■ **EXERCISE AIM**
Select every line in the listing below that contains the word "yellow", and copy each of those lines in full.

■ **RECORD LIST**
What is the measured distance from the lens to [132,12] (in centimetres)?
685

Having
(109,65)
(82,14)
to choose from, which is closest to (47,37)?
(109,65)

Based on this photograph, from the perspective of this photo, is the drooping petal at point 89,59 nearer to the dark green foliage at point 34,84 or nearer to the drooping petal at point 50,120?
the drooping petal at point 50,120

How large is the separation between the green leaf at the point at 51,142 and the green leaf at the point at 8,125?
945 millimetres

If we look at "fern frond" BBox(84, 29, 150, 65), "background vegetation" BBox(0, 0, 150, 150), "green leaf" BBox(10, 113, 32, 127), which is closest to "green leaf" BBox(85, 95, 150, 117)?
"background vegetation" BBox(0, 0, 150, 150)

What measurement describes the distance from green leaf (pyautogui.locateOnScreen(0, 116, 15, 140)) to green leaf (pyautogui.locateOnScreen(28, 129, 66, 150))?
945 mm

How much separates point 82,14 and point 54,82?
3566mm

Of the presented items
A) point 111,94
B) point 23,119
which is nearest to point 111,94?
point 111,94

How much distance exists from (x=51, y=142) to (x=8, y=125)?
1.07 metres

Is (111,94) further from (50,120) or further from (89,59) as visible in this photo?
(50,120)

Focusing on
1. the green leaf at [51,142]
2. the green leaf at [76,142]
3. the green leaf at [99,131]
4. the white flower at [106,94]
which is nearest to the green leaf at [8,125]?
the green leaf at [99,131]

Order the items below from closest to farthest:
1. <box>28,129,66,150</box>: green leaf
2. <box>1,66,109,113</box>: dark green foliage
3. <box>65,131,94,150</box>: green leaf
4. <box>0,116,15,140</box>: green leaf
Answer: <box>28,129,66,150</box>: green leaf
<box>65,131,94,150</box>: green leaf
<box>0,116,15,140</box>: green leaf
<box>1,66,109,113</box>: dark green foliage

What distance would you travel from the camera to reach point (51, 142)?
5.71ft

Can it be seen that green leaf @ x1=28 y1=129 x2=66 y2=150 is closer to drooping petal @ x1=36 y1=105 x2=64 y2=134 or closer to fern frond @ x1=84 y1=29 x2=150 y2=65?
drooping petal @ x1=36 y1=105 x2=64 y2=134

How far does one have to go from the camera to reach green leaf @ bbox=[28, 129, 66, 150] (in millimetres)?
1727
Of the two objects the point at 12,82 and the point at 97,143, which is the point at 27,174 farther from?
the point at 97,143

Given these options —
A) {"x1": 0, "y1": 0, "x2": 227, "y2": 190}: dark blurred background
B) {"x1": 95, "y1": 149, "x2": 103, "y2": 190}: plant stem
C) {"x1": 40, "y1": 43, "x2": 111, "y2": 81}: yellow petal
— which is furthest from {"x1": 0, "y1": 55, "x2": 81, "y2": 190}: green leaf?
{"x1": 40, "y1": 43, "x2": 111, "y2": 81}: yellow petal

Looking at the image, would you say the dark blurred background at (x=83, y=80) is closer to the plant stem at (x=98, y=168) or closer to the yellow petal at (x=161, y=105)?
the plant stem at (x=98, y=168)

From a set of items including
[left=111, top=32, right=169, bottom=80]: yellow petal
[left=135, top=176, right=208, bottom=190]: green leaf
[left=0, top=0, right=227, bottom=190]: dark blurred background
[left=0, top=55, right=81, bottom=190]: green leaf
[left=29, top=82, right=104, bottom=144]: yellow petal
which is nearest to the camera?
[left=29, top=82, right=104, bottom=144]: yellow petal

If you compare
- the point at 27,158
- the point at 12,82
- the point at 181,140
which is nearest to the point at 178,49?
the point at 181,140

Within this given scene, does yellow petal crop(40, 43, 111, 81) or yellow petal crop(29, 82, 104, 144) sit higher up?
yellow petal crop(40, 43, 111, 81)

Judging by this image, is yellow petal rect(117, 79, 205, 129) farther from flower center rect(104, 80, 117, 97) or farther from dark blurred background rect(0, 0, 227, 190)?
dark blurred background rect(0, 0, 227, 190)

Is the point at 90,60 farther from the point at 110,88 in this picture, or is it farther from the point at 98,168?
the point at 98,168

■ **REPLY**
C) {"x1": 40, "y1": 43, "x2": 111, "y2": 81}: yellow petal
{"x1": 40, "y1": 43, "x2": 111, "y2": 81}: yellow petal
Looking at the image, would you say the dark blurred background at (x=83, y=80) is closer to the plant stem at (x=98, y=168) or closer to the yellow petal at (x=161, y=105)?
[left=111, top=32, right=169, bottom=80]: yellow petal
[left=29, top=82, right=104, bottom=144]: yellow petal
[left=29, top=82, right=104, bottom=144]: yellow petal
Within this given scene, does yellow petal crop(40, 43, 111, 81) or yellow petal crop(29, 82, 104, 144) sit higher up?
yellow petal crop(40, 43, 111, 81)
Judging by this image, is yellow petal rect(117, 79, 205, 129) farther from flower center rect(104, 80, 117, 97) or farther from dark blurred background rect(0, 0, 227, 190)?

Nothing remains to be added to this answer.